Turbot at Platters

W. has no great love of nature, he says as we walk through the gorse towards Cawsands. The sublimity of nature, mountain peaks, the surging ocean, all that: it means nothing to him. He's a man of the city, W. says. And if we're out of the city today – apolis, as the Greeks would say – it is only to return to it refreshed, catching the bus back from Cawsands to Plymouth.

At most, he admires the sea as it borders the city, just as he admires the edge of Dartmoor which you can see from his office. But then, of course, he likes to approach the city from the countryside – Plymouth from Cawsands, say, or Plymouth from Jennycliff: either way, there's nothing better than seeing the city – his city – sprawled across along the edge of the Sound and running up right back to Dartmoor.

His city, W. says, but not for much longer. By what cruel fate is he being made to leave? Why is he being forced out? Of course, he knew the time would come; he always knew it, which made his relationship to Plymouth that much more intense. He knew it would slip through his fingers, W. says.

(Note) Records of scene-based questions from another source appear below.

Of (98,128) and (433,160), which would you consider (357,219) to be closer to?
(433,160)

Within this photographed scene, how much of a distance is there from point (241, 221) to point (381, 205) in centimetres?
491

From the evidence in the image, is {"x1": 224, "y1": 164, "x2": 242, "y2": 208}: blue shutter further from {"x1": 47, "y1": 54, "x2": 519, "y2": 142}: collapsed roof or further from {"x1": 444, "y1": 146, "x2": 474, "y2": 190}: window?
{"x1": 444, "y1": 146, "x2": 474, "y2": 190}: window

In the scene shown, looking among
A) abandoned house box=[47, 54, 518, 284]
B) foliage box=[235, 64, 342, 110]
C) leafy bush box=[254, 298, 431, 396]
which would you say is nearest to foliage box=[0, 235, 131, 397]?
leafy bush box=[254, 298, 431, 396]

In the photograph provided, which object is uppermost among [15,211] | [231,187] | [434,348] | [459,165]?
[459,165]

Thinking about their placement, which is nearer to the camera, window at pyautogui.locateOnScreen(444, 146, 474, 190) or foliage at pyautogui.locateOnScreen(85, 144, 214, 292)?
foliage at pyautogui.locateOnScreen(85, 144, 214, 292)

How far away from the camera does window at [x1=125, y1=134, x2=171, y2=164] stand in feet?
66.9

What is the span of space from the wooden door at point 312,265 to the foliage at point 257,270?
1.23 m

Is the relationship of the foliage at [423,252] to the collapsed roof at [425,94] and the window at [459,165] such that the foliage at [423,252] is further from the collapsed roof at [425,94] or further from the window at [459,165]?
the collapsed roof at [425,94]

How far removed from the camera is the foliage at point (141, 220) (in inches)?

What does Plymouth make me feel?, W. asks. I tell him I'm always overjoyed to visit him. I think of the city as my own. The presence of The Dolphin on the quayside is unbearably moving to me. And the presence of Platters, a few doors up from The Dolphin restores my faith in the world. Turbot at Platters: does W. know how often I dream of that? Turbot and a bottle of Chablis: doesn't my life peak at that point?

We left a massive tip last time we visited Platters, W. remembers. How much was it? £50? £100? It was madness, pure madness, W. says. I'd stopped him from drinking any more Chablis, W. remembers. Hadn't we been drinking all day? Weren't we heading to Plymouth Gin for a nightcap?

We left a massive tip, the greatest of tips, W. says, in tribute to Platters. Because it's all so fragile. It's all coming to an end. What will happen when the owner of The Dolphin and Platters sells up? What'll happen when the owner – and it is a single individual who owns them both – decides to sell on his businesses? Disaster, W. says. The end of times. Thankfully, he'll be long gone, and will never have to see it. That's at least one horror that will be spared him.